# Had no choice on this Cheetah!!



## MoMan (Dec 27, 2010)

I topped of the tank in my truck the other day, when I got home I looked at the receipt:









I took this as a 'sign', so I went to my LGS and poked around a bit.
I didn't need another 1911, BUT, I could always use 'something'.
















I was talking to my Buddy who owns the shop, and told him I was looking for 'something, just didn't know what it was'. He says; "go behind the counter there, and grab that Beretta in there, I traded for it yesterday". I did, I looked at the tag and he had it marked at $500. There were others in there, so he shook his head no, and held up 4 fingers. I bought this for $400 OTD. It is a Beretta 84FS Cheetah.
Oh, yea, I filled out the 4473, no BGC required, as I have my KY CCDW, and KY doesn't require a BGC with a valid CCDW. I walked out the door with my new pistol after what really was a 5 minute transaction.

Heading to the range sometime this week, and will do a range report when I do.

INCIDENTALLY, that receipt was for 9.5 gal., at $2.009, gal. Today it is at $1.969.


----------



## rustygun (Apr 8, 2013)

I like it. I hope it shoots great for you. I have to get gas tomorrow ill be sure to check my receipt.


----------



## SamBond (Aug 30, 2016)

MoMan said:


> It is a Beretta 84FS Cheetah.

++++++++++++++++++++

=== Requirement 1 ===
Can you quote the part of the Beretta Cheetah thread that begins with the words containing "Oh, yea, I filled" and ends with "(Apr 8, 2013)"?
=== Requirement 2 ===
Could you write what comes next in the forum thread about buying the Beretta Cheetah, picking up after its last post?

=== Provided material ===
++++++++++++++++++++

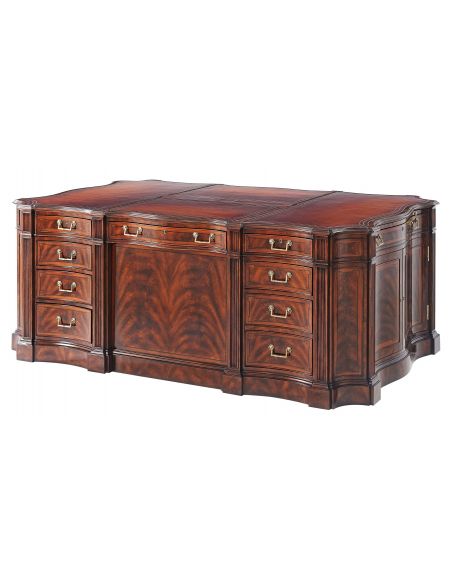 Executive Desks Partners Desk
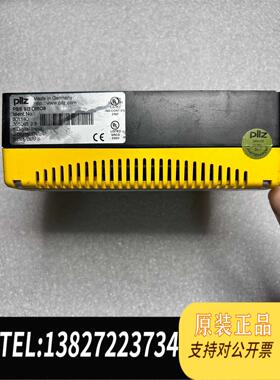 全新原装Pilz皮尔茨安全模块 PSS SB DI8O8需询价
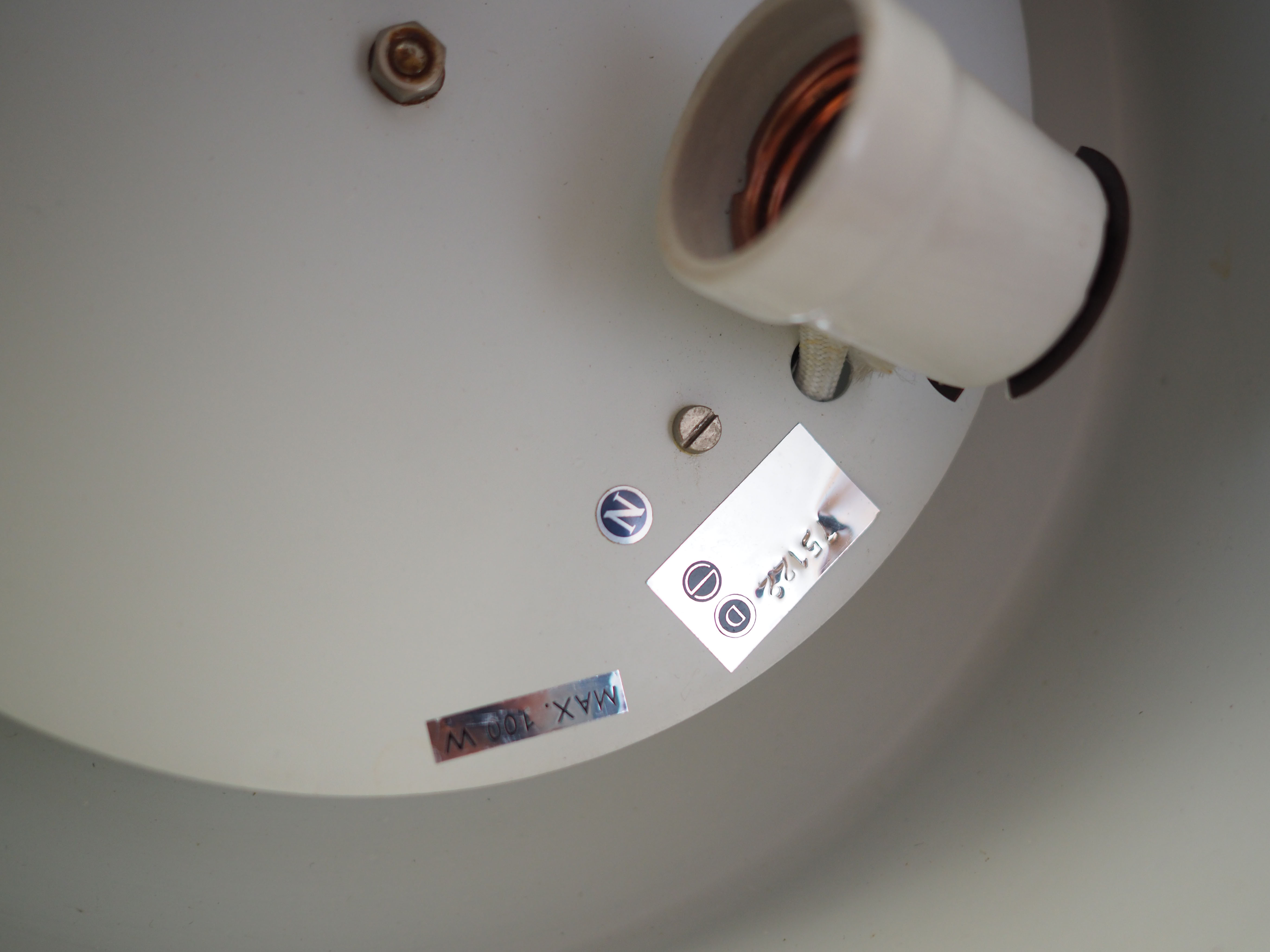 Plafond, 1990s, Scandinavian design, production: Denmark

++++++++++++++++++++

=== Task answer 1 ===
Oh, yea, I filled out the 4473, no BGC required, as I have my KY CCDW, and KY doesn't require a BGC with a valid CCDW. I walked out the door with my new pistol after what really was a 5 minute transaction.

Heading to the range sometime this week, and will do a range report when I do.

INCIDENTALLY, that receipt was for 9.5 gal., at $2.009, gal. Today it is at $1.969.


----------



## rustygun (Apr 8, 2013)

=== Task answer 2 ===
I bought one of those way back when they first came out. That was before they named them "Cheetah" and before they had a decocker. It had smooth wood stocks that fit the hand perfectly and was the absolute best 'point shooter' I've ever filled my hand with. You're gonna really like that pistol.
Those early models gained some collectors value so I sold the best point shooter I've ever owned thinking nines are smaller, I can buy two pistols for what I sold the old M84 for, holster choices are limited and it's only a 380.
Not sure I used the best logic there considering it took THREE nines to get something that I could count on, we now have 380 HP ammo that will actually expand and I've ended up using the same type of holster that Beretta sells for the M84... Lol
Congrats, You're gonna like that 84.

Sam


----------



## aarondhgraham (Mar 17, 2011)

At first I thought you had purchased one of the Model 81's that are flooding the market.

I've never seen so much chatter on the forums as those have generated,,,
I think I ordered mine the 2nd day that Classic Firearms offered them.

You got a great price on that pistol though,,,
I paid the same for a used Model 85BB and two mags.

I liked it so much that later that year,,,
I ordered a brand new Model 87.

In my not-so-humble opinion,,,
The Beretta Cheetah's are among the finest pistols ever produced.

Nice score my friend,,,
Nice score.

Aarond

.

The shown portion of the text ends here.